For those of you new to Genius Hour, it was created by Google and allows their employees to research any particular thought-provoking question which they are passionate about. A thought-provoking question cannot simply be answered by a quick Google search or one sentence. 

As a future teacher exploring the realms of Genius Hour in an instructional strategies and computer technology course, I am anticipating what the next few weeks have in store for me regarding my Genius Hour question as well as the different forms of technology that I will be using throughout the course. 

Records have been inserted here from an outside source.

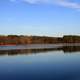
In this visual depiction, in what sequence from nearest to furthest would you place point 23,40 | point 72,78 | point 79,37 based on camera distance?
1. point 72,78
2. point 23,40
3. point 79,37

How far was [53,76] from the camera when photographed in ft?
34.1

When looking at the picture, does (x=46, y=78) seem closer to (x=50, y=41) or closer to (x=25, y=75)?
(x=25, y=75)

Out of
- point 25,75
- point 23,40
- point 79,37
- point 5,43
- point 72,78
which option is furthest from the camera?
point 79,37

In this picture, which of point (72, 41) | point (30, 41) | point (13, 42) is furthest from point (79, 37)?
point (13, 42)

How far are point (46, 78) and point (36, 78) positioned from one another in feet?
1.39

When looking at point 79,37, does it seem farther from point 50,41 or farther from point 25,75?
point 25,75

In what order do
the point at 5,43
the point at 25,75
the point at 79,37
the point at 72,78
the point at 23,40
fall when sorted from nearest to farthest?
the point at 72,78, the point at 25,75, the point at 5,43, the point at 23,40, the point at 79,37

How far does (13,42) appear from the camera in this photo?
5991 cm

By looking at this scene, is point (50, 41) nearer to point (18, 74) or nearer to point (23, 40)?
point (23, 40)

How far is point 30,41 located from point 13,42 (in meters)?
7.26

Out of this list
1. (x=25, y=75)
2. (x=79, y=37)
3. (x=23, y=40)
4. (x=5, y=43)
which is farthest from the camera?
(x=79, y=37)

You may now be wondering what my Genius Hour question is. My question is: Who is likely to win the NHL 2014-2015 Stanley Cup

As a Math student and teacher who lives and breathes numbers, formulas and algorithms, I am hoping to use my general knowledge of statistics and probabilities as well as previous attempts found on the internet to predict the winner using team statistics from previous years. There may or may not be a rhyme or reason to the statistical tests I choose since I am no hockey analyst and all of my testing will be done based on my knowledge of the statistical tests used and will be explained as I go along.  By analyzing the trends of the past decade or so of NHL seasons, I also hope to notice patterns among the data collection and previous winners to further help my winning choice. After concluding a winner based on dating back a few seasons (since you know, history repeats itself), I will compare these results with the current NHL standings. In the end as a fun addition will include an EA Sports NHL 15 Season Simulation on my Xbox 360 to see how my team does in the simulated standings. 

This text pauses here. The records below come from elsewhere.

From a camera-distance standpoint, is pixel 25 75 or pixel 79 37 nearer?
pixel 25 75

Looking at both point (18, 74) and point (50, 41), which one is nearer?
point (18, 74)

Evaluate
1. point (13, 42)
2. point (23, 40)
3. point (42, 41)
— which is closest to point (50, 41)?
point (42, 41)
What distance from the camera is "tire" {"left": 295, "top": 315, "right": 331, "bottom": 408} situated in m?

To measure my progress, it is essential for this kind of project to be structured with time management. I will be keeping weekly reflections and blog posts here to track my journey. Similarly, I will ensure that each of the 'checkpoints' in this class are completed on a timely manner. My goal is before week 6 to be done the statistical analysis, week 7 and 8 will be devoted to commentary and comparisons to the current season at the time, week 9 will be when I conduct the NHL 15 simulation and week 10 will be a reflection on the journey. 

Well, now is the time to get started! Thank you for reading and feel free to leave any thoughts, questions and comments as I go along.